Public Service Loan Forgiveness
The Public Service Loan Forgiveness (PSLF) Program was created by Congress in 2007 to help borrowers who chose to work for the government and non-profit organizations with their student loan balances. PSLF incentivizes graduates to go into the public service sector by promising that if a borrower works in public service for 10 years and makes 120 qualifying payments during that time, the remainder of their debt will be canceled.
PSLF Program Requirements
To qualify, PSLF program participants must satisfy four requirements:
- Student loans must be Federal Direct Loans. Federal Direct loans are offered by the U.S. Department of Education and have been the main type of federal loans issued since 2010. There are four types of direct loans: Direct Subsidized Loans, Direct Unsubsidized Loans, Direct PLUS loans, and Direct Consolidation Loans.

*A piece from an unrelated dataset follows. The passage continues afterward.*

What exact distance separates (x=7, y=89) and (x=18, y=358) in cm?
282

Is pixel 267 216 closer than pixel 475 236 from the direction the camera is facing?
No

Individuals with other types of loans, like FFEL or Perkins, must consolidate those loans for them to be eligible for conversion into Federal Direct Loans.
- Must be enrolled in an Income-Driven Repayment Plan (IDR). There are 4 types of IDRs: SAVE Plan, PAYE plan, IBR plan & the ICR plan.
- Must work for a qualifying employer. This includes employment with any U.S. federal, state, local, or tribal government or tax-exempt 501(c)(3) non-profit organization for at least 30 hours per week. This also includes military service.
- Must have made the right number of qualifying payments. A total of 10 years or 120 qualifying payments must be made to qualify. Payments that would have typically been made during the pandemic payment pause will count toward the 120 payment threshold as long as all other requirements have been met.
Problems with PSLF
Like the IDR plans we discussed last week, PSLF has not been as successful in forgiving loans as originally intended. The plan has suffered from complicated requirements, low approval rates, and a lack of proper oversight. To combat this, the Biden Administration implemented two initiatives designed to correct some of these issues. One was establishment of a Limited PSLF waiver that allowed thousands of Americans to receive forgiveness in 2022. The other is the IDR Account Adjustment Plan that took effect on July 1, 2023.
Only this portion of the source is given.